CWTers feeding pandas apples and carrots. It's so cool!
CWT volunteers

China Winter Tour - December 29

Robin Reif - December 29
“Panda Day” . . . my daughter’s first words this morning. For the 8-to-12 set, this is IT, the moment they’ve been waiting for: “Panda-monia!” as Bobby, our guide, puts it.

Snow comes down hard as we start up the mountain to the Bifengxia Panda Reserve. We go at a crawl over the winding, icy roads and get whacked on the windshield by bamboo trees, freighted with snow. We stop mid-mountain to put chains on the wheels and then again for a terrified driver who narrowly misses a ravine while skidding downhill across a bend in the road.
At last, we arrive and suit up in volunteer coveralls. Looking like a squadron of astronauts, we get to work shoveling snow with large twig brooms, preparing the pandas’ lunch then feeding them carrots, apples and “cookies” made of fruit and bamboo powder.
But nothing compares with what comes next: holding the baby pandas. The best “yes” yet on this trip is “Yes, I’ll pay $170 so you can hold a baby panda, get your picture snapped and send it to your friends to make them jealous.” But “yes” it is and every kid (and grown up) who goes in to hold a baby, comes out over the moon with delight.
Returning to Ya’an, we stop in the ancient town of ShangLi.
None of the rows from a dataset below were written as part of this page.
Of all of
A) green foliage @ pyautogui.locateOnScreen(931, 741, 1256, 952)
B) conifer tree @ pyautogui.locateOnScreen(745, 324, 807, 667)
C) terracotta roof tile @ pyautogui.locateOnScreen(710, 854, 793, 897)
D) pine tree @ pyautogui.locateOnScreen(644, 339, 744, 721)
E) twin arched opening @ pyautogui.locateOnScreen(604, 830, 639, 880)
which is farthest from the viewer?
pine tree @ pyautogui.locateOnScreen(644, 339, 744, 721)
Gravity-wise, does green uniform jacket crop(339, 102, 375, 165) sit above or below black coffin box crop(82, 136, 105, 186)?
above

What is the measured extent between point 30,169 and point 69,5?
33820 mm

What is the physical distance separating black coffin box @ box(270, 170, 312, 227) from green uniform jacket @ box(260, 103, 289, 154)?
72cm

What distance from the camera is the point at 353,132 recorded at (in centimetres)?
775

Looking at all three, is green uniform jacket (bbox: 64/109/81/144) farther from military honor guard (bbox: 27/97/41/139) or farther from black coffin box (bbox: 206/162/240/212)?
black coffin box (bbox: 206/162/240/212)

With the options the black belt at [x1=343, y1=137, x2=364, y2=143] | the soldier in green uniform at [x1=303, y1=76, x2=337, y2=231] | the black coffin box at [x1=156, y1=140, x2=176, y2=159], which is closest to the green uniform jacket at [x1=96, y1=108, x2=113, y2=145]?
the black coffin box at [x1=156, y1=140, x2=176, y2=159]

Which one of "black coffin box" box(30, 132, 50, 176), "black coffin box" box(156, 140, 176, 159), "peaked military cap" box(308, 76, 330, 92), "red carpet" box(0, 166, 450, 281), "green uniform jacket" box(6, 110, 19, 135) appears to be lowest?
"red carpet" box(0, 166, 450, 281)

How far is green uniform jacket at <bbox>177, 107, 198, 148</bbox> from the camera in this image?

This, folks, is the China of National Geographic: picturesque and primitive, a place time and China's economic miracle forgot. It’s harsh village life as it was lived centuries back and continues to be. When Levi’s celebrated roll-up-your-sleeves workers in its recent “Go Forth” campaign, they should have chosen ShangLi over Braddock, Pennsylvania.
To watch them chop dried pork on the cold street or saw lumber by hand, sweep with twig brooms or sit outside unheated noodle shops at open fires chopping garlic for soup, is first, a gratitude check, then, cause to deeply question what I just spent on a panda photo. This, on the very day Party Chief Xi Jinping visits an impoverished region of Hebei province and calls for new resolve in achieving more balanced development. We say "Right on!".